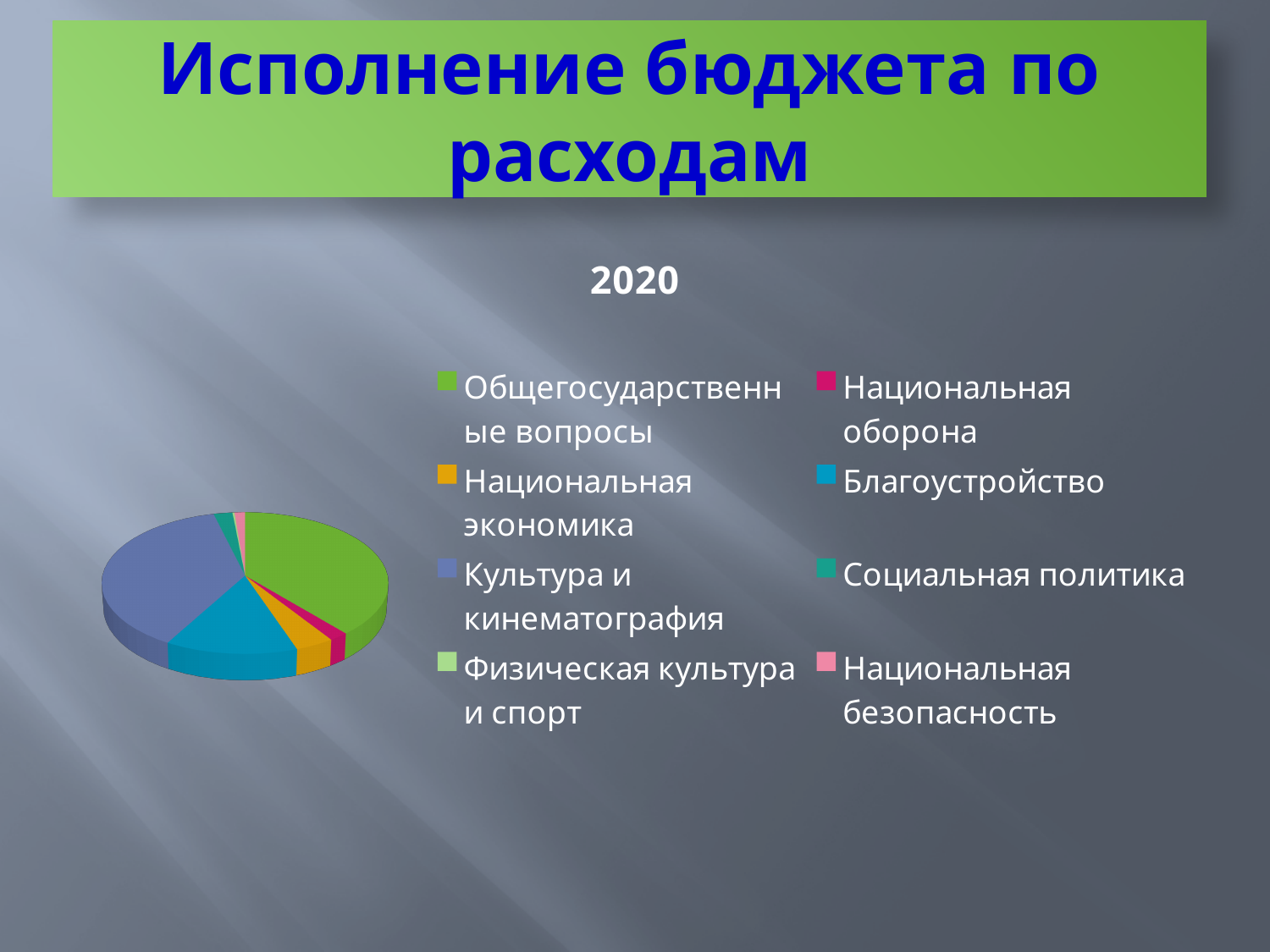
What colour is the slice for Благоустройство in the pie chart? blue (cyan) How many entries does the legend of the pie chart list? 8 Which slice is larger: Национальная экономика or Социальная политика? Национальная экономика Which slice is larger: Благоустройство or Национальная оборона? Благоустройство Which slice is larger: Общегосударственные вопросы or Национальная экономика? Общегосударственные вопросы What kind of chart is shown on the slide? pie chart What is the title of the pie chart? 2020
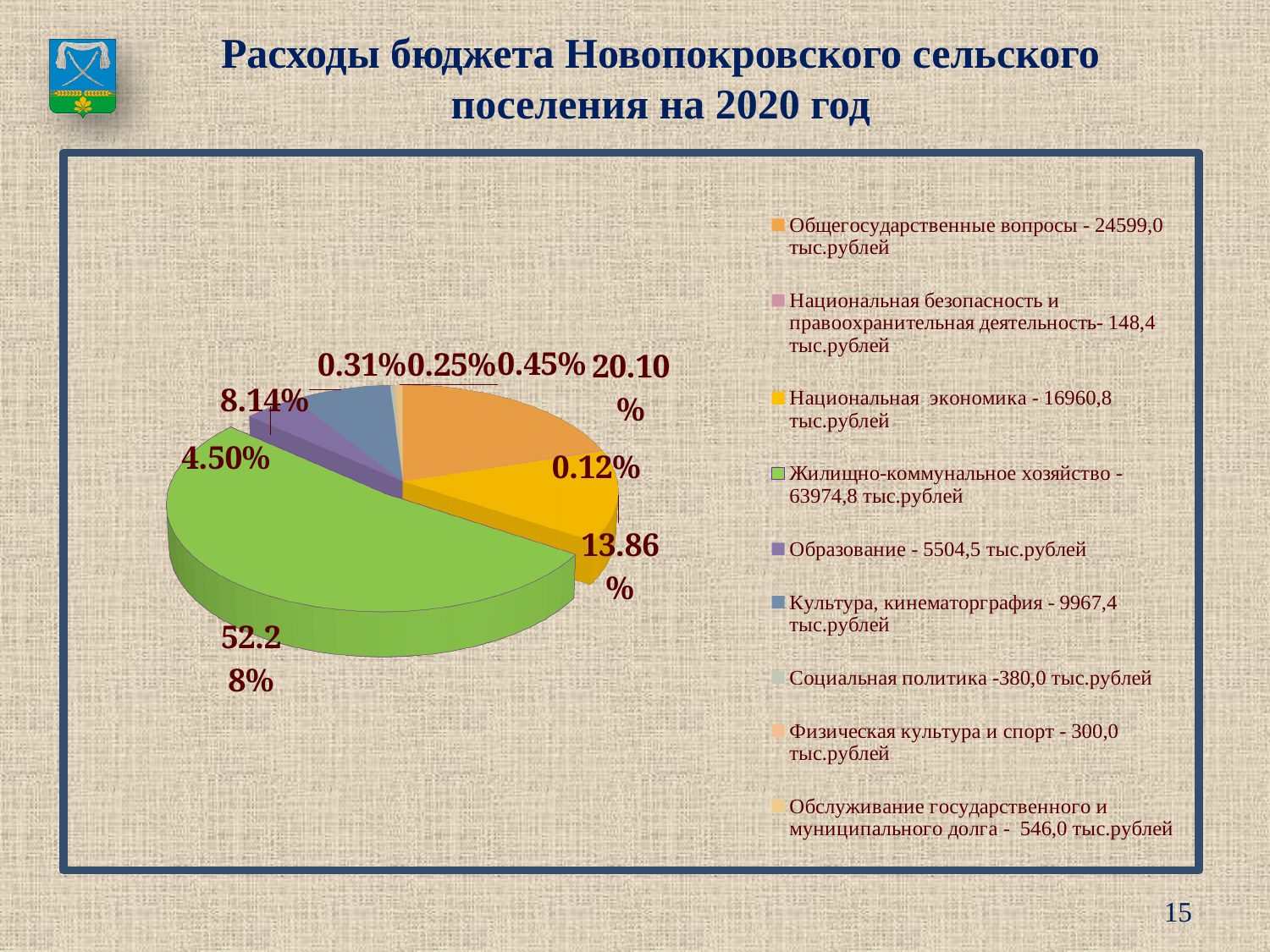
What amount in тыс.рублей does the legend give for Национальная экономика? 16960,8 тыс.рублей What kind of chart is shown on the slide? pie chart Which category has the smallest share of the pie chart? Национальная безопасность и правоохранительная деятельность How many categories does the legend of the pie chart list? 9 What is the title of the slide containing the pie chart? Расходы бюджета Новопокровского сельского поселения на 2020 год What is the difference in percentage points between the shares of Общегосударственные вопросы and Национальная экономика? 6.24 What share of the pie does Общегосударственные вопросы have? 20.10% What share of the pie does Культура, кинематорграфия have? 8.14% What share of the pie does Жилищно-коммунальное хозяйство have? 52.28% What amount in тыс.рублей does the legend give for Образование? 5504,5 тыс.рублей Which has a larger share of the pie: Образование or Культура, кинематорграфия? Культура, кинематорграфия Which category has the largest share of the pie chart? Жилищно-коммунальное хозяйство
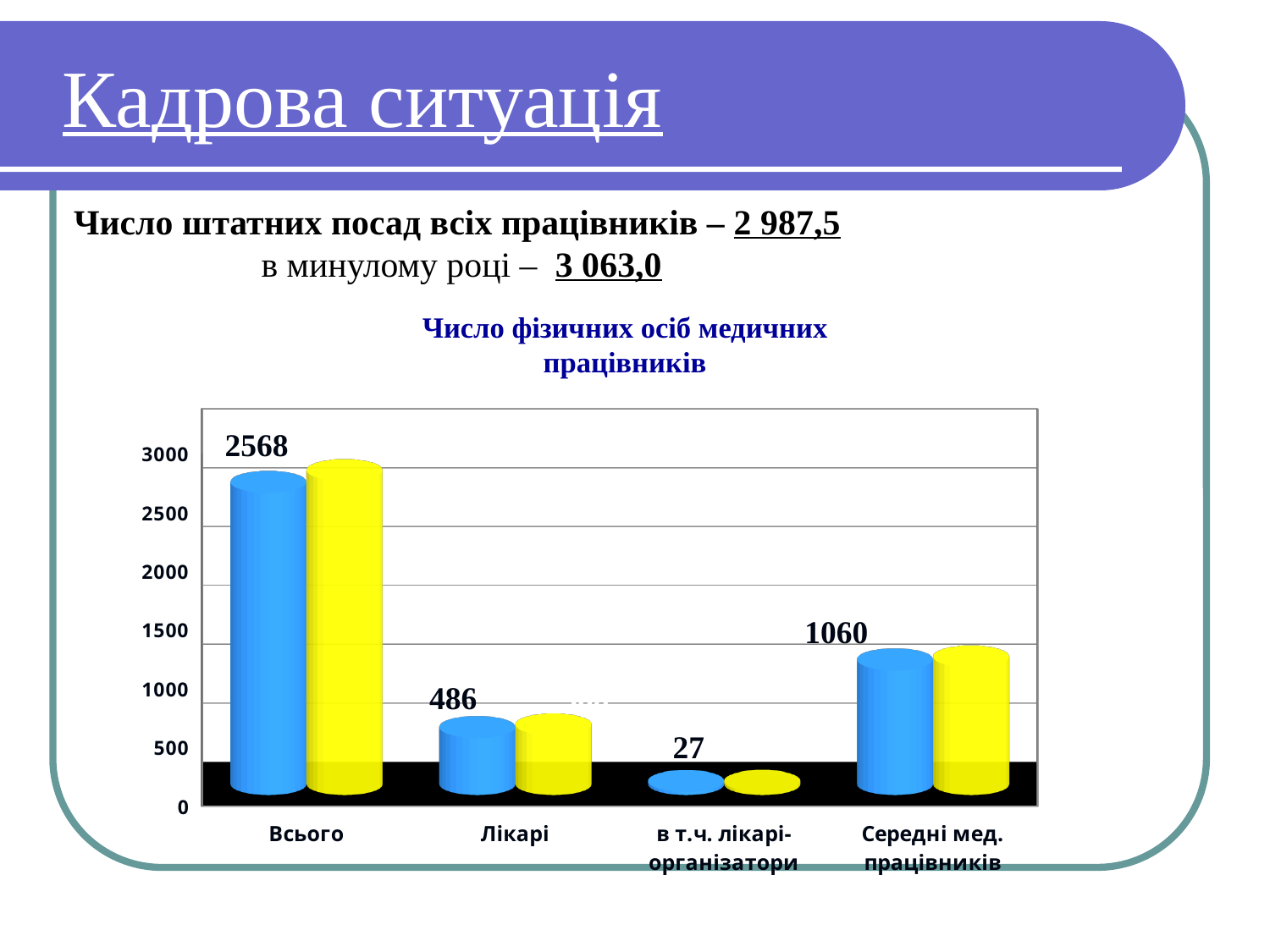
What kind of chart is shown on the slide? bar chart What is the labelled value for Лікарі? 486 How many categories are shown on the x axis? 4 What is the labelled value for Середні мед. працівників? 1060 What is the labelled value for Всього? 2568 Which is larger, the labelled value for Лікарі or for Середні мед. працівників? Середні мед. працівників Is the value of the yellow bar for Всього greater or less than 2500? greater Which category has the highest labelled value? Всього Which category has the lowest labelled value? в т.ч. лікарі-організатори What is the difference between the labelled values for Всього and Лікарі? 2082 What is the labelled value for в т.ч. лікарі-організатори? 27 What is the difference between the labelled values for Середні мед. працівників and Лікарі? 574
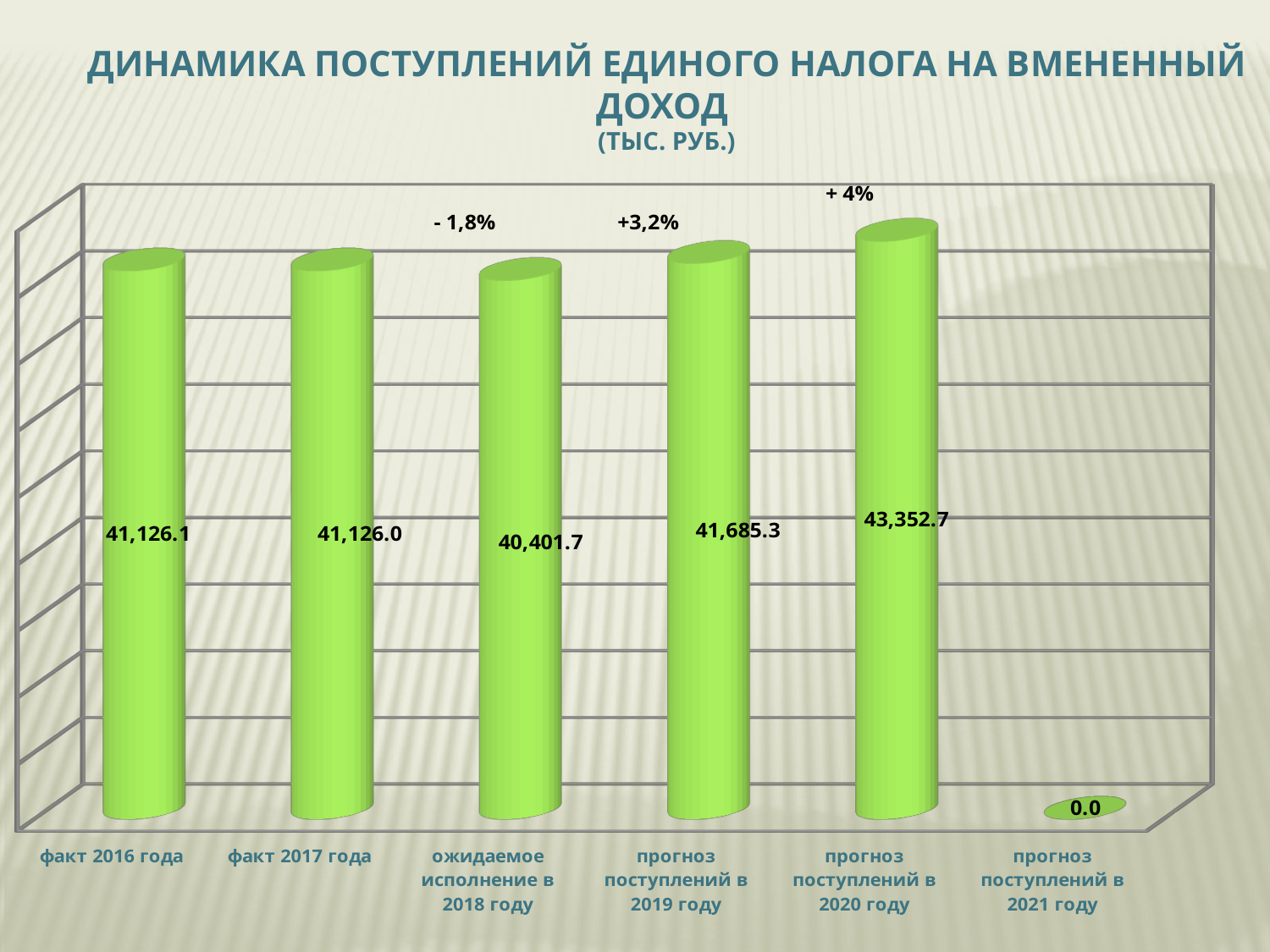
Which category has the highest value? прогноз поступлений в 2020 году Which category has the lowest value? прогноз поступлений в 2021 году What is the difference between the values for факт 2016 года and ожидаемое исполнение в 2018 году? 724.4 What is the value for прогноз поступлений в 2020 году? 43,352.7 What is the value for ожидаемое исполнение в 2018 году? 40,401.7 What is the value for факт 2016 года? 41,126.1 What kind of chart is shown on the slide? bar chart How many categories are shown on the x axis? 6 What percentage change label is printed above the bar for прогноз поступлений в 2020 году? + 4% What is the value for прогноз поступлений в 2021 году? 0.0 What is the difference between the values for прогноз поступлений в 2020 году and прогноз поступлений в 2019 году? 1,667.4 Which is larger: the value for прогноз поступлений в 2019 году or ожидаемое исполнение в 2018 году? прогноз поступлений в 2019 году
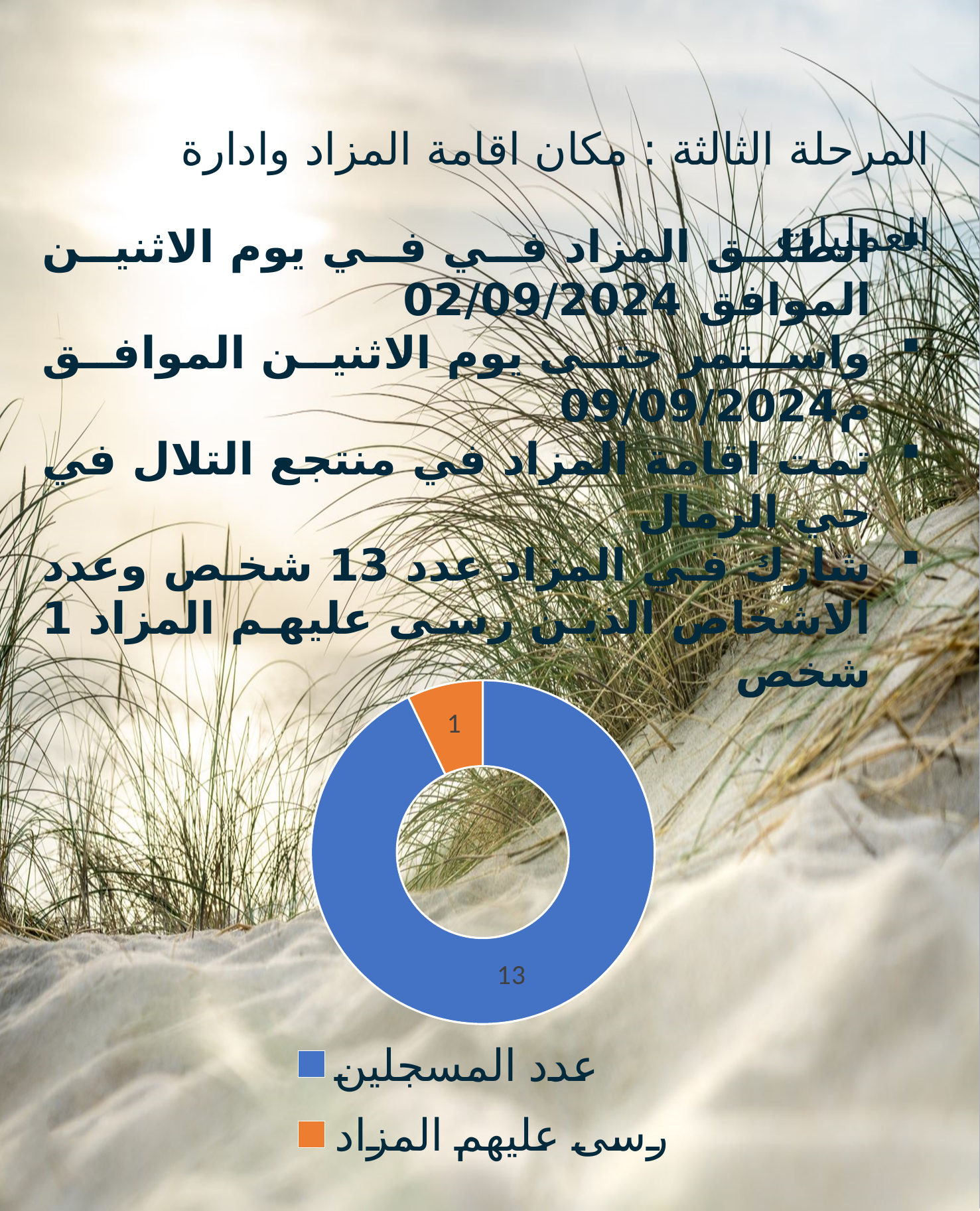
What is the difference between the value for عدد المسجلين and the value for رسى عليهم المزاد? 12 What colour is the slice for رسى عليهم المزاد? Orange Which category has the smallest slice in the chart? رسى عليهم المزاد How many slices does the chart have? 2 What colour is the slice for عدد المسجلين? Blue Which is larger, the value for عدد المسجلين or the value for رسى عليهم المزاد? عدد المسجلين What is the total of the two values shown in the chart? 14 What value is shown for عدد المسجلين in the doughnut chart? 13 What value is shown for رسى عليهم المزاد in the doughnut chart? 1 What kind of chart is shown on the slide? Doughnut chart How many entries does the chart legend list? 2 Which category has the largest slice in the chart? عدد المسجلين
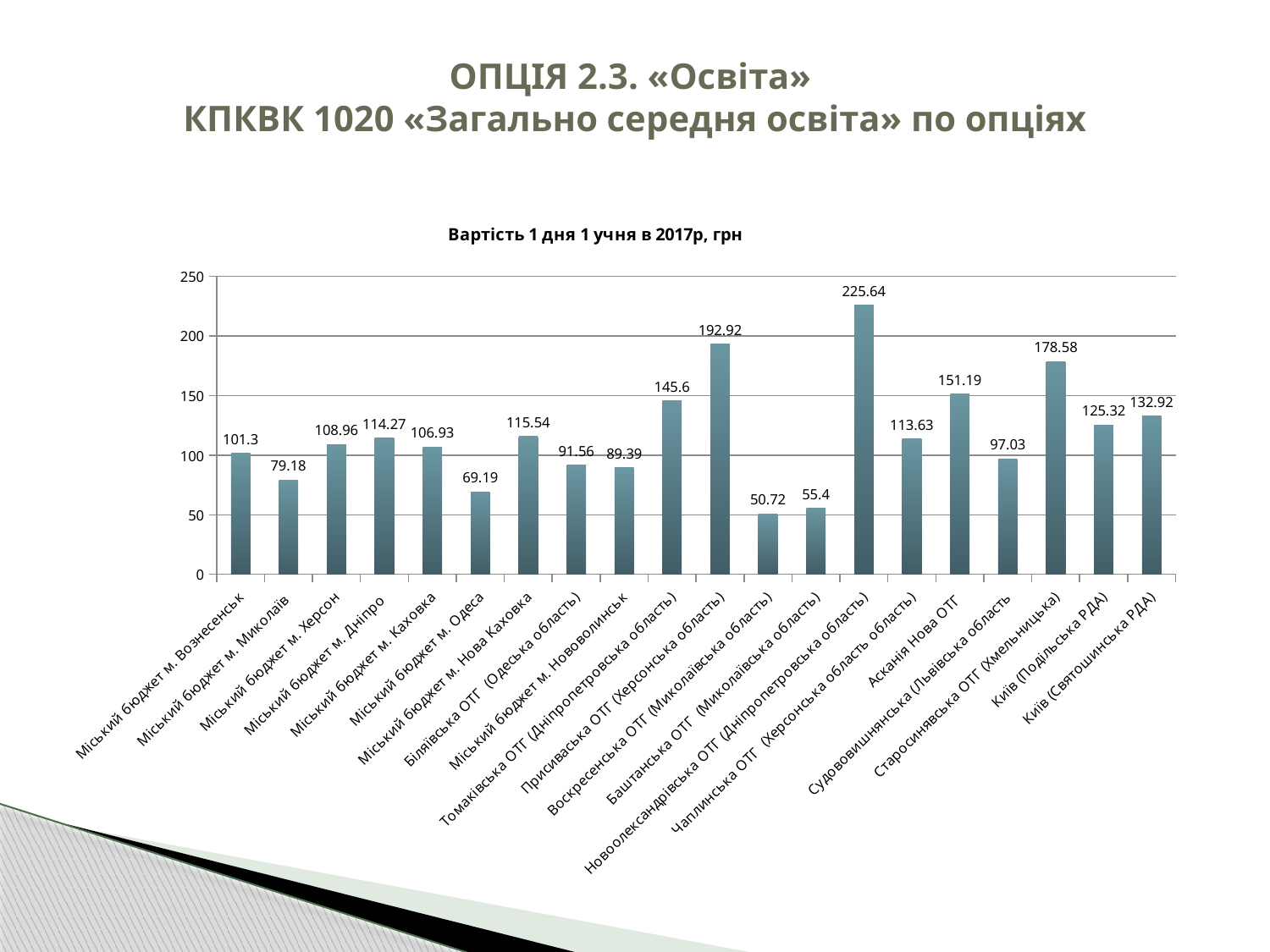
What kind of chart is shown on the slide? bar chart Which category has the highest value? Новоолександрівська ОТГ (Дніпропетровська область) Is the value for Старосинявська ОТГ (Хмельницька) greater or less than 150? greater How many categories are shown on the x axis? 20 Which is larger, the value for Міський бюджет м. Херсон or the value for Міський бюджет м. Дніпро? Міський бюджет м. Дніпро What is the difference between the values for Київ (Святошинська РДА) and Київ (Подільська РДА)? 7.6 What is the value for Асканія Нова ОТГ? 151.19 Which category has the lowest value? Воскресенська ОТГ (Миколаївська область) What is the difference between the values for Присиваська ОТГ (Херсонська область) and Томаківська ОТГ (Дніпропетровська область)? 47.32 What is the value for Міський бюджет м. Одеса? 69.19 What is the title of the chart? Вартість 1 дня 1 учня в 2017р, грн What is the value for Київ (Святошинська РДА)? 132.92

....

**What to produce**
Pick out each line of the entries above that contains the word "total", and copy those lines.

**Reply**
What is the difference between the value for عدد المسجلين and the value for رسى عليهم المزاد? 12 What colour is the slice for رسى عليهم المزاد? Orange Which category has the smallest slice in the chart? رسى عليهم المزاد How many slices does the chart have? 2 What colour is the slice for عدد المسجلين? Blue Which is larger, the value for عدد المسجلين or the value for رسى عليهم المزاد? عدد المسجلين What is the total of the two values shown in the chart? 14 What value is shown for عدد المسجلين in the doughnut chart? 13 What value is shown for رسى عليهم المزاد in the doughnut chart? 1 What kind of chart is shown on the slide? Doughnut chart How many entries does the chart legend list? 2 Which category has the largest slice in the chart? عدد المسجلين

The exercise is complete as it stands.